TASKS TO PERFORM
• 1. For each statement about the cannabis article below, say yes or no depending on whether it agrees with the text, and quote the deciding words exactly. (a) Of the 340 votes cast in the poll, 17 per cent wanted the law to stay the same. (b) Lord Hague is described as the current Conservative Party leader. (c) The cannabis oil taken from Charlotte Caldwell had been brought from Canada.
• 2. Duplicate the passage of the cannabis article that begins at the words "CANNABIS should be" and stops after "stay the same.".
• 3. Answer these questions using the cannabis article below.
(a) On which program did Sir Vince Cable speak about decriminalizing cannabis?
(b) How old is Billy?
(c) What will the new expert panel of clinicians give swift advice on?

TEXT SECTION

===

CANNABIS should be legalised, Adver readers have said.

More than four-fifths of those who voted in the online poll agreed that recreational cannabis use should be legalised. Of 340 votes cast, only 17 per cent said the law should stay the same.

Political pressure is growing to review the law on cannabis. Lord Hague, former Conservative Party leader, joined those calling for a change in approach towards the drug. Writing in the Telegraph he said the idea it can be “driven off the streets and out of people’s lives by the state is nothing short of deluded”.

Liberal Democrat leader Sir Vince Cable backed calls for reform, telling BBC Radio 4’s Today programme that decriminalising cannabis would be a “sensible step for the country to take”.

“The second step would be to look at the various experiences of legalisation to make absolutely sure that we do not produce an epidemic, that we actually control use very considerably,” he said.

Health Secretary Jeremy Hunt suggested “a different way” was needed following widespread outrage over the confiscation from mother Charlotte Caldwell of cannabis oil supplies which she brought from Canada for her 12-year-old son Billy, who has acute epilepsy.

The Government announced a new expert panel of clinicians would be established to give swift advice on the prescription of cannabis-based medicines to individual patients.

But the Prime Minister hinted the Government would look only into the operation of the current system of licences for use in individual cases, rather than reviewing the wider law.

===

RECORDED DATA

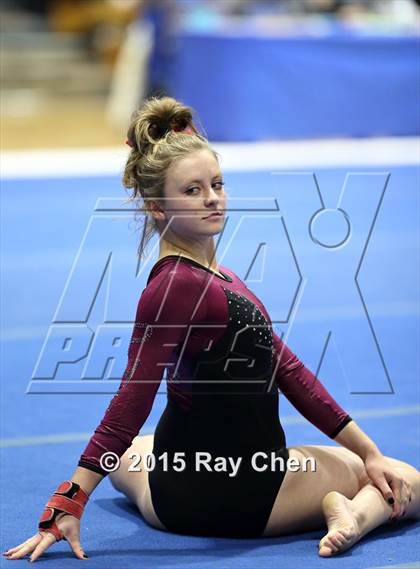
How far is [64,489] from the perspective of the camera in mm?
2092

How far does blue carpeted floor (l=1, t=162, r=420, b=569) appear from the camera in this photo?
7.48 feet

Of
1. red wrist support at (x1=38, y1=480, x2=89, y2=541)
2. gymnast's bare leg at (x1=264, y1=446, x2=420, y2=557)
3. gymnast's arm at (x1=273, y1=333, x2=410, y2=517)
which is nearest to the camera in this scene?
red wrist support at (x1=38, y1=480, x2=89, y2=541)

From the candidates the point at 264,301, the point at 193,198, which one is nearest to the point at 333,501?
the point at 193,198

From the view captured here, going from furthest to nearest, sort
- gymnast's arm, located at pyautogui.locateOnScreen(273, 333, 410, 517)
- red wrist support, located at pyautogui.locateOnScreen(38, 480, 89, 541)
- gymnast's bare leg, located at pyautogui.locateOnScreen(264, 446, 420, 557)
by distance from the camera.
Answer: gymnast's arm, located at pyautogui.locateOnScreen(273, 333, 410, 517)
gymnast's bare leg, located at pyautogui.locateOnScreen(264, 446, 420, 557)
red wrist support, located at pyautogui.locateOnScreen(38, 480, 89, 541)

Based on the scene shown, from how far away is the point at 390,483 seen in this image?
231cm

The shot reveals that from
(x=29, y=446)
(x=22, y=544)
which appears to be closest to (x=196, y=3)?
(x=29, y=446)

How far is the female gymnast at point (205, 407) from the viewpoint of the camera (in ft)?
7.07

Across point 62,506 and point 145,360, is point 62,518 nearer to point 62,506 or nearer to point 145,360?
point 62,506

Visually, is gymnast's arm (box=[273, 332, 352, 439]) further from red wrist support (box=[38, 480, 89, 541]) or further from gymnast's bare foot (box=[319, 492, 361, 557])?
red wrist support (box=[38, 480, 89, 541])

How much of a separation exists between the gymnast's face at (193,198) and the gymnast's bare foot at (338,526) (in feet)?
1.96

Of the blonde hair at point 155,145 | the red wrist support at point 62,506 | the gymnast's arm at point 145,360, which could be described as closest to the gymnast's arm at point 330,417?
the gymnast's arm at point 145,360

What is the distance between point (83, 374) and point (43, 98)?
9.61m

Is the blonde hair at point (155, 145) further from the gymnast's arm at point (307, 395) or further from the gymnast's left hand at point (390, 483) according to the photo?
the gymnast's left hand at point (390, 483)

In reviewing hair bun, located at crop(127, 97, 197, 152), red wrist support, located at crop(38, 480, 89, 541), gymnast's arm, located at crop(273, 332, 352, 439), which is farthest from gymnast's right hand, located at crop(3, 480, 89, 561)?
hair bun, located at crop(127, 97, 197, 152)
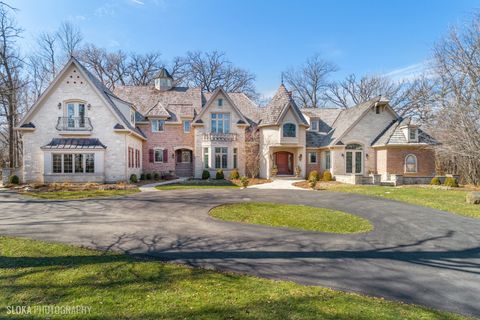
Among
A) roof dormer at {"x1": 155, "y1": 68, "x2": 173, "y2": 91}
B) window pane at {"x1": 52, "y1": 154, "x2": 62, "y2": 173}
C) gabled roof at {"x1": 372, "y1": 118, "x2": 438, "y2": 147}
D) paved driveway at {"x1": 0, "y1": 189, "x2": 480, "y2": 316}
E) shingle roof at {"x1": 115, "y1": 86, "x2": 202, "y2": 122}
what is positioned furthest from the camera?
roof dormer at {"x1": 155, "y1": 68, "x2": 173, "y2": 91}

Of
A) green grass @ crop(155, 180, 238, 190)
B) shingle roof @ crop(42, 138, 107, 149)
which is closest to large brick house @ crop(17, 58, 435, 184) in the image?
shingle roof @ crop(42, 138, 107, 149)

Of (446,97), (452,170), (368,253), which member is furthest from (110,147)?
(452,170)

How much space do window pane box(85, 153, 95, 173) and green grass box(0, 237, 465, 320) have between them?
1695 cm

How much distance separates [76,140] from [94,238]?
17.1m

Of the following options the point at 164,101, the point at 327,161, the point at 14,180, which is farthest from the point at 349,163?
the point at 14,180

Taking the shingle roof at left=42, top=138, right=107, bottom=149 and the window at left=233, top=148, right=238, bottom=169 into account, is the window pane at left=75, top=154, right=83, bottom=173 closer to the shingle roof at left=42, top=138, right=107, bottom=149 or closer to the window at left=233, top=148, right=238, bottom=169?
the shingle roof at left=42, top=138, right=107, bottom=149

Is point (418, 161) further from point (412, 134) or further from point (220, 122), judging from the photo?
point (220, 122)

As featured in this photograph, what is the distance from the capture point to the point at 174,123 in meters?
26.7

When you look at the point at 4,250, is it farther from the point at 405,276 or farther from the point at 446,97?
the point at 446,97

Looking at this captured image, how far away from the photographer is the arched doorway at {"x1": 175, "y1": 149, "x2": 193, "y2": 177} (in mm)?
27812

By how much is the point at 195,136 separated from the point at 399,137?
786 inches

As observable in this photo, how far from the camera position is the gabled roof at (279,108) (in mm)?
24031

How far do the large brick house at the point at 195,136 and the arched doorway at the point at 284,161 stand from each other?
111 mm

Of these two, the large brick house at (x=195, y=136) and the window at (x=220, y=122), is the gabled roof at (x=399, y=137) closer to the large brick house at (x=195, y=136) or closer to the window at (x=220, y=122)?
the large brick house at (x=195, y=136)
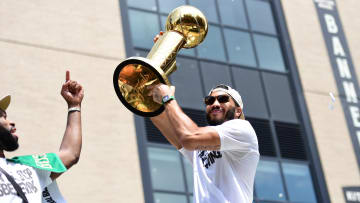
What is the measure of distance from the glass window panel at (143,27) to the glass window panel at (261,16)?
Result: 10.3ft

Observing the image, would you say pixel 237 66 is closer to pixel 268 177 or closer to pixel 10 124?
pixel 268 177

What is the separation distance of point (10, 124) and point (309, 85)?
15.7 metres

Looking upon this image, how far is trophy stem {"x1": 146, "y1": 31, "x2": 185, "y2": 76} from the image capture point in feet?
14.2

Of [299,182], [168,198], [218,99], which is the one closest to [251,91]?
[299,182]

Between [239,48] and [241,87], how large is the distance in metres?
1.22

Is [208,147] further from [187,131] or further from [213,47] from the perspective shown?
[213,47]

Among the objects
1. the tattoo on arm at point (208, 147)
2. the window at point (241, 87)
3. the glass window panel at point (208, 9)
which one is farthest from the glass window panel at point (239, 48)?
the tattoo on arm at point (208, 147)

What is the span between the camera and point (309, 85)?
19.0m

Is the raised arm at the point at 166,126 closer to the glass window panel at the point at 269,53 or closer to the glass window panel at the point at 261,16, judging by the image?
the glass window panel at the point at 269,53

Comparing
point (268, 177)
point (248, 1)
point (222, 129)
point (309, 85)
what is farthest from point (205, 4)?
point (222, 129)

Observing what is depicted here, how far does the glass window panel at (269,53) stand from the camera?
18.6m

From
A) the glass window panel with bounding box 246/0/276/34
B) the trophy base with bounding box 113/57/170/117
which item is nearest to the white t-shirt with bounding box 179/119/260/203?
the trophy base with bounding box 113/57/170/117

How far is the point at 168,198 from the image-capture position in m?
15.0

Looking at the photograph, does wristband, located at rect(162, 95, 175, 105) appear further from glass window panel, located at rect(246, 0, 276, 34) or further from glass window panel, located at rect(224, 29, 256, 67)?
glass window panel, located at rect(246, 0, 276, 34)
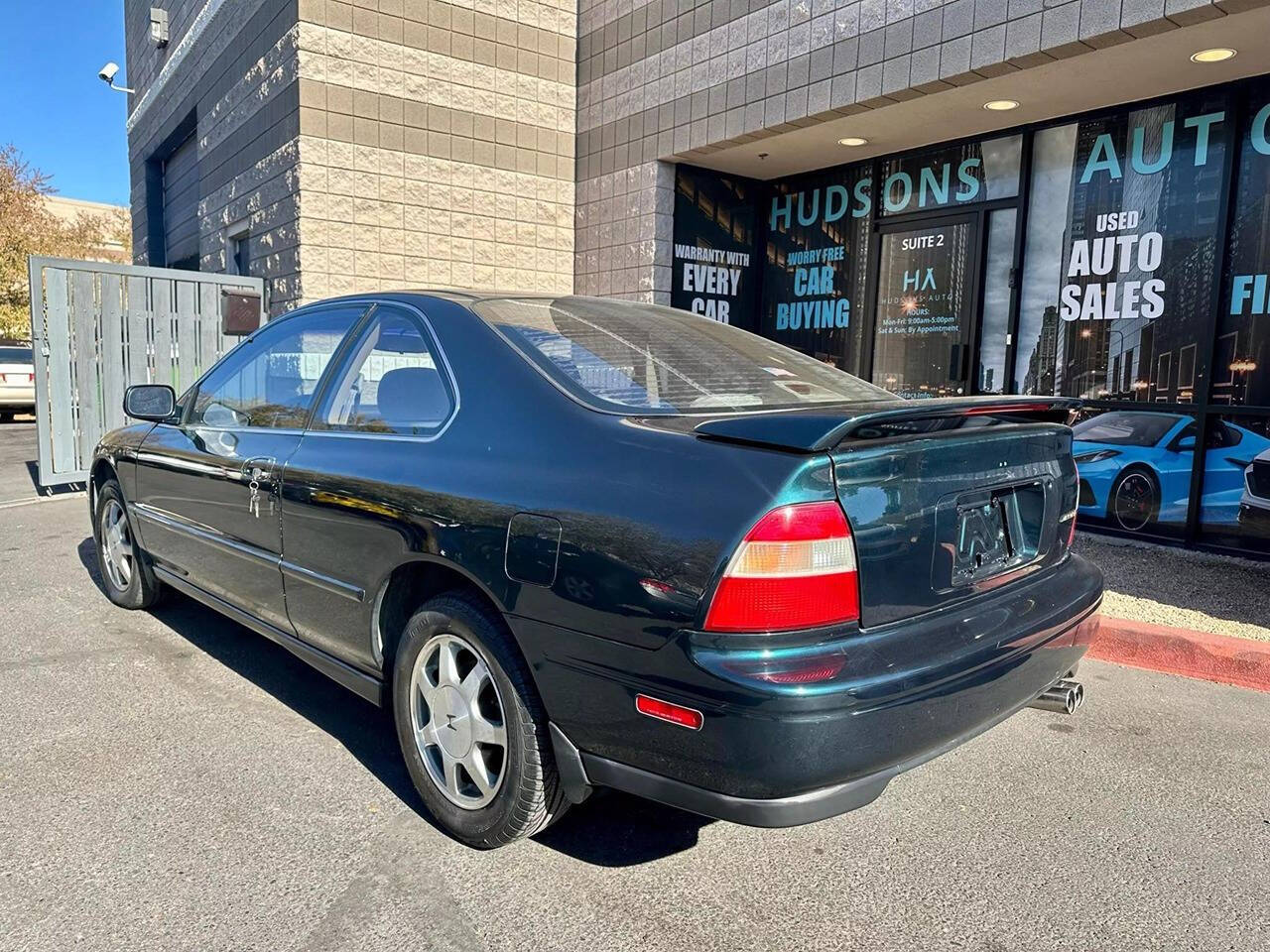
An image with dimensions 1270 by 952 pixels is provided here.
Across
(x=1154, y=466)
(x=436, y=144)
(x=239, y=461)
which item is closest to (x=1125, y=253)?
(x=1154, y=466)

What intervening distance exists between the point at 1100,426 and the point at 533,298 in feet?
18.6

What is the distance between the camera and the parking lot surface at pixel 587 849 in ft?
7.41

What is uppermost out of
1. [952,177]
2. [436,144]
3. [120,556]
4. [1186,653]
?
[436,144]

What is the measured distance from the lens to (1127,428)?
23.1ft

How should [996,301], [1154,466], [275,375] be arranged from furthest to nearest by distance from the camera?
[996,301], [1154,466], [275,375]

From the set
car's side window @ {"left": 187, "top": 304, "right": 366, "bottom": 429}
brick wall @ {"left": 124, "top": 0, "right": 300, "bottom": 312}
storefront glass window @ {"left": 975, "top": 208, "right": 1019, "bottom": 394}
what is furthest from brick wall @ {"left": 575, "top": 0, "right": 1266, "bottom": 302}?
car's side window @ {"left": 187, "top": 304, "right": 366, "bottom": 429}

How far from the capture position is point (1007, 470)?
2.50 m

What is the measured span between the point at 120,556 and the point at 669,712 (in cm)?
403

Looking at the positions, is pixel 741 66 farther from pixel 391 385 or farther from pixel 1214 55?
pixel 391 385

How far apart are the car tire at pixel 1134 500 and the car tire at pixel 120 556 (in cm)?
669

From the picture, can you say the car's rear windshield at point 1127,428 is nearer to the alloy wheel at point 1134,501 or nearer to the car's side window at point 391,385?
the alloy wheel at point 1134,501

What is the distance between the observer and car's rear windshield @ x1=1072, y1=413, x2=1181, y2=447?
6.81 metres

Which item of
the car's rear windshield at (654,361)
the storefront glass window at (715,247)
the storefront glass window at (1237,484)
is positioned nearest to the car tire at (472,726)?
the car's rear windshield at (654,361)

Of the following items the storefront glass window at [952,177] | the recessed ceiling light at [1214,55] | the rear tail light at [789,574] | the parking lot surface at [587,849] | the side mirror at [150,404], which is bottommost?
the parking lot surface at [587,849]
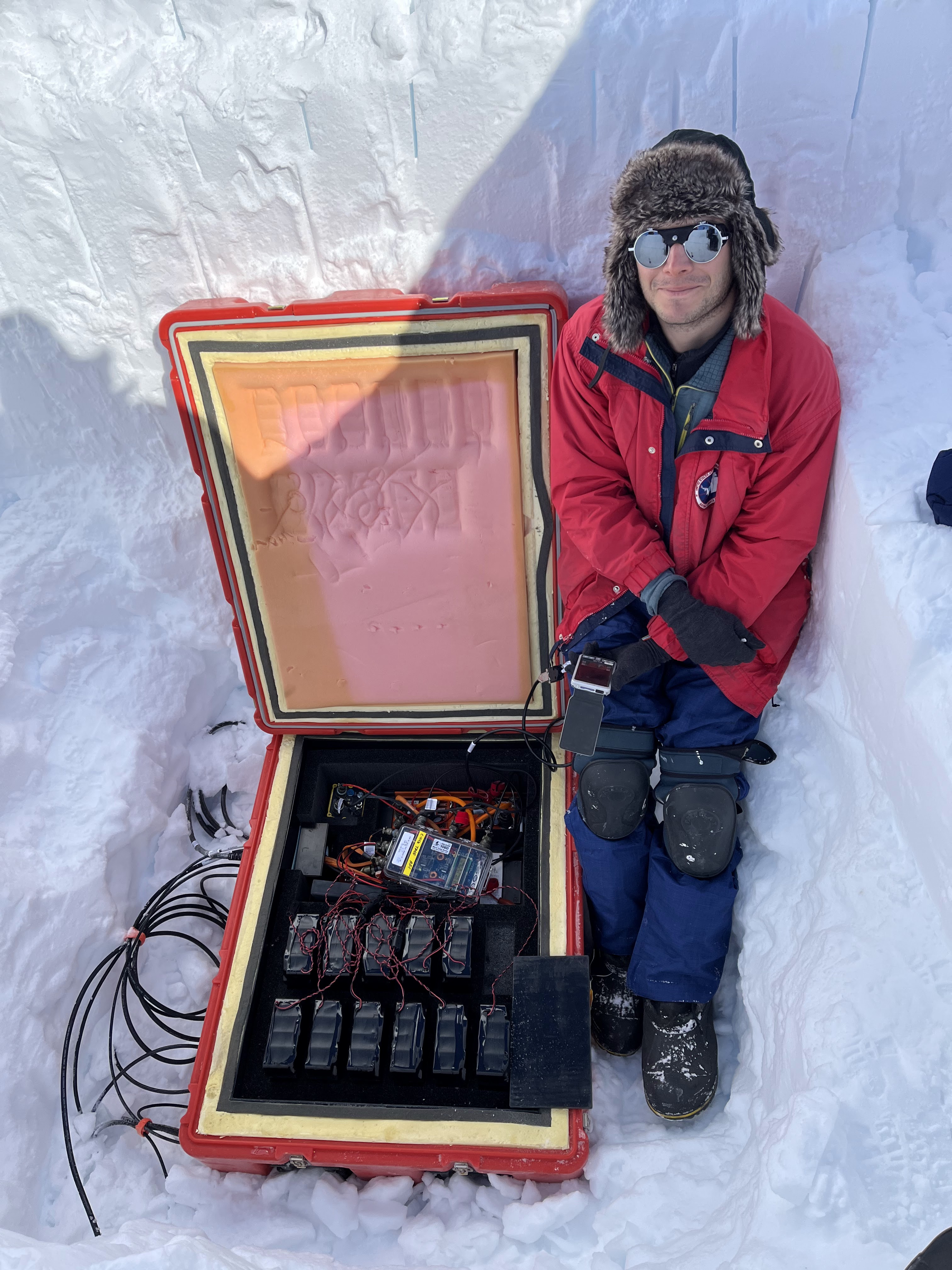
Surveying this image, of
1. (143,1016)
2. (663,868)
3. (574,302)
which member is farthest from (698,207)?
(143,1016)

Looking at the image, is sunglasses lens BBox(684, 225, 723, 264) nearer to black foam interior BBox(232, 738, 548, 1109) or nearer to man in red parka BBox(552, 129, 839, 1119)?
man in red parka BBox(552, 129, 839, 1119)

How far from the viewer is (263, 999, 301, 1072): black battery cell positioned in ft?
6.31

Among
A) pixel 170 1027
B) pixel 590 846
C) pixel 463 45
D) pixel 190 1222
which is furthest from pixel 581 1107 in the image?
pixel 463 45

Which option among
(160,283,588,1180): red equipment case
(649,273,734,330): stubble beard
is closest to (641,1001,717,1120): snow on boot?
(160,283,588,1180): red equipment case

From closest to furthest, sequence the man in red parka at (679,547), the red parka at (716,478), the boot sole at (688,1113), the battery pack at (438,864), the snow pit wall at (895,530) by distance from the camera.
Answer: the snow pit wall at (895,530), the man in red parka at (679,547), the red parka at (716,478), the boot sole at (688,1113), the battery pack at (438,864)

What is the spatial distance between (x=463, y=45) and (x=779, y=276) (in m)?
0.78

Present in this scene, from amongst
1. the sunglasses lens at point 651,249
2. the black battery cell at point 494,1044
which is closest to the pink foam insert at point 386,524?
the sunglasses lens at point 651,249

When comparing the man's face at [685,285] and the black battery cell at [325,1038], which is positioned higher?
the man's face at [685,285]

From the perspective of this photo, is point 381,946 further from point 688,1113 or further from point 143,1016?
point 688,1113

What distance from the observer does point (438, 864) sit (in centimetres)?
215

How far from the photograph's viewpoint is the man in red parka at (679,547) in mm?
1483

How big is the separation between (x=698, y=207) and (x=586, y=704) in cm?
90

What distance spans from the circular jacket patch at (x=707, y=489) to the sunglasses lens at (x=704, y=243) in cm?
38

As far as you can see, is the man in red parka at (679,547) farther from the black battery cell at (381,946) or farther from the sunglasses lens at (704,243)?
the black battery cell at (381,946)
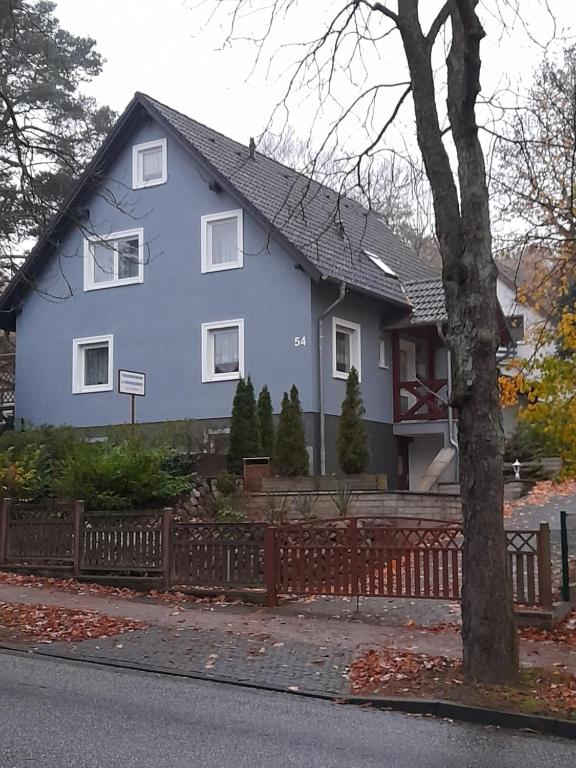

===

SOLUTIONS TO THE PROBLEMS
• 1.
(a) Yes: "Of 340 votes cast, only 17 per cent said the law should stay the same."
(b) No: "Lord Hague, former Conservative Party leader"
(c) Yes: "cannabis oil supplies which she brought from Canada"

• 2.
CANNABIS should be legalised, Adver readers have said.

More than four-fifths of those who voted in the online poll agreed that recreational cannabis use should be legalised. Of 340 votes cast, only 17 per cent said the law should stay the same.

• 3.
(a) BBC Radio 4's Today programme
(b) 12
(c) The prescription of cannabis-based medicines to individual patients